[begin SUPPLIED MATERIAL]

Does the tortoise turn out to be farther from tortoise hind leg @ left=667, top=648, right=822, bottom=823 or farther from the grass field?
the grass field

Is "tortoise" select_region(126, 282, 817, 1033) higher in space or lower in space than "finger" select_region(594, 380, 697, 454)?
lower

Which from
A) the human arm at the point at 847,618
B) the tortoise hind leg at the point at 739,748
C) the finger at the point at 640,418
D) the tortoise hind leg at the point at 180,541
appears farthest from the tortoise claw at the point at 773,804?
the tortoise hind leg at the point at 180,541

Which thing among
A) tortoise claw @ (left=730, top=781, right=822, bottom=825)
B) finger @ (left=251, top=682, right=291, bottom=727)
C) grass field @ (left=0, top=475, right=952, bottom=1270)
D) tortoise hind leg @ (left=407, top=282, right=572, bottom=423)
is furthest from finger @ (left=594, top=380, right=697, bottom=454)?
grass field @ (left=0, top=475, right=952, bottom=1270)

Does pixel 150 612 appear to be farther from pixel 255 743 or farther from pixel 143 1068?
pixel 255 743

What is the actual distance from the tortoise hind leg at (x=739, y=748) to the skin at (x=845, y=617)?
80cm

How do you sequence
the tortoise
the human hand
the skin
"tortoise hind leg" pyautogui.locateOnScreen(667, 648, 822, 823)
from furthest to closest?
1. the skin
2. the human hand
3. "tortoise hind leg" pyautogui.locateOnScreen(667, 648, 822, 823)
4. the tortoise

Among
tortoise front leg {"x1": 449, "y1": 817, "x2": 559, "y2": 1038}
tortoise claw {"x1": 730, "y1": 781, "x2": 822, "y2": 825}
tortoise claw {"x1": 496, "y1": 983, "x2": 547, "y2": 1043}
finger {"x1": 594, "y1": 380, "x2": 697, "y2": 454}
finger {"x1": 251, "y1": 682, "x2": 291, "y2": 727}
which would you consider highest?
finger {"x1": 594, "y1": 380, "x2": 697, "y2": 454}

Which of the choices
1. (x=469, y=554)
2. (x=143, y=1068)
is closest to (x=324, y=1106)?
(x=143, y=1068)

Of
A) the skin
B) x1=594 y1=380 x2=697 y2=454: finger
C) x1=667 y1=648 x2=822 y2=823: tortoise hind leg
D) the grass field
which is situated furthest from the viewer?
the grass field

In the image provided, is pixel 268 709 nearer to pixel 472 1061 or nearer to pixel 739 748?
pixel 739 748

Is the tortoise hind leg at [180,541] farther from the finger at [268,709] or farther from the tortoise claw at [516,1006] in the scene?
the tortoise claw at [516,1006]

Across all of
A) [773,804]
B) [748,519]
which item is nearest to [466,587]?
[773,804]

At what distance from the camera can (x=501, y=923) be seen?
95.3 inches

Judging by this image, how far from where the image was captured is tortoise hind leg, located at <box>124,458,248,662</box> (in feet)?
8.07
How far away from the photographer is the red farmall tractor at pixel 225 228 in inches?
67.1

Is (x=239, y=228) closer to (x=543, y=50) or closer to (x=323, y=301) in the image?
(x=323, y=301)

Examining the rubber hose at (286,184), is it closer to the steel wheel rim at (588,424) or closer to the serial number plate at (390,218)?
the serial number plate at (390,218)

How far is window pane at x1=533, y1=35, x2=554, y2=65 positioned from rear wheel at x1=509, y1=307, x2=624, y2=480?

[end SUPPLIED MATERIAL]

§ **INSTRUCTIONS TO FOLLOW**: Copy out every entry above word for word, keeping each line unchanged.

§ **OUTPUT OF THE TASK**:
Does the tortoise turn out to be farther from tortoise hind leg @ left=667, top=648, right=822, bottom=823 or farther from the grass field?
the grass field

Is "tortoise" select_region(126, 282, 817, 1033) higher in space or lower in space than "finger" select_region(594, 380, 697, 454)?
lower

Which from
A) the human arm at the point at 847,618
B) the tortoise hind leg at the point at 739,748
C) the finger at the point at 640,418
D) the tortoise hind leg at the point at 180,541
appears farthest from the tortoise claw at the point at 773,804?
the tortoise hind leg at the point at 180,541

Which thing among
A) tortoise claw @ (left=730, top=781, right=822, bottom=825)
B) finger @ (left=251, top=682, right=291, bottom=727)
C) grass field @ (left=0, top=475, right=952, bottom=1270)
D) tortoise hind leg @ (left=407, top=282, right=572, bottom=423)
is furthest from finger @ (left=594, top=380, right=697, bottom=454)?
grass field @ (left=0, top=475, right=952, bottom=1270)

Does pixel 150 612 appear to be farther from pixel 255 743 or farther from pixel 143 1068?
pixel 255 743

What is the actual distance from the tortoise hind leg at (x=739, y=748) to the skin at (x=845, y=617)?
80cm

How do you sequence
the tortoise
the human hand
the skin
"tortoise hind leg" pyautogui.locateOnScreen(667, 648, 822, 823)
from furthest to closest?
1. the skin
2. the human hand
3. "tortoise hind leg" pyautogui.locateOnScreen(667, 648, 822, 823)
4. the tortoise

Among
tortoise front leg {"x1": 449, "y1": 817, "x2": 559, "y2": 1038}
tortoise claw {"x1": 730, "y1": 781, "x2": 822, "y2": 825}
tortoise claw {"x1": 496, "y1": 983, "x2": 547, "y2": 1043}
finger {"x1": 594, "y1": 380, "x2": 697, "y2": 454}
finger {"x1": 251, "y1": 682, "x2": 291, "y2": 727}
which would you consider highest?
finger {"x1": 594, "y1": 380, "x2": 697, "y2": 454}

Which of the choices
1. (x=469, y=554)
2. (x=143, y=1068)
is closest to (x=324, y=1106)?
(x=143, y=1068)

Of
A) the skin
B) x1=594 y1=380 x2=697 y2=454: finger
C) x1=667 y1=648 x2=822 y2=823: tortoise hind leg
D) the grass field
which is situated furthest from the viewer?
the grass field

In the image provided, is pixel 268 709 nearer to pixel 472 1061 or nearer to pixel 739 748?
pixel 739 748

Is the tortoise hind leg at [180,541] farther from the finger at [268,709] or farther from the tortoise claw at [516,1006] in the scene?
the tortoise claw at [516,1006]

Across all of
A) [773,804]
B) [748,519]
which item is nearest to [466,587]?
[773,804]

At what distance from the camera can (x=501, y=923) be seen?
95.3 inches

Judging by this image, how far from where the image was captured is tortoise hind leg, located at <box>124,458,248,662</box> (in feet)?
8.07
How far away from the photographer is the red farmall tractor at pixel 225 228 in inches?
67.1

Is (x=239, y=228) closer to (x=543, y=50) or closer to (x=323, y=301) in the image?
(x=323, y=301)

Examining the rubber hose at (286,184), is it closer to the steel wheel rim at (588,424) or closer to the serial number plate at (390,218)?
the serial number plate at (390,218)

How far is window pane at x1=533, y1=35, x2=554, y2=65 positioned from rear wheel at x1=509, y1=307, x2=624, y2=480?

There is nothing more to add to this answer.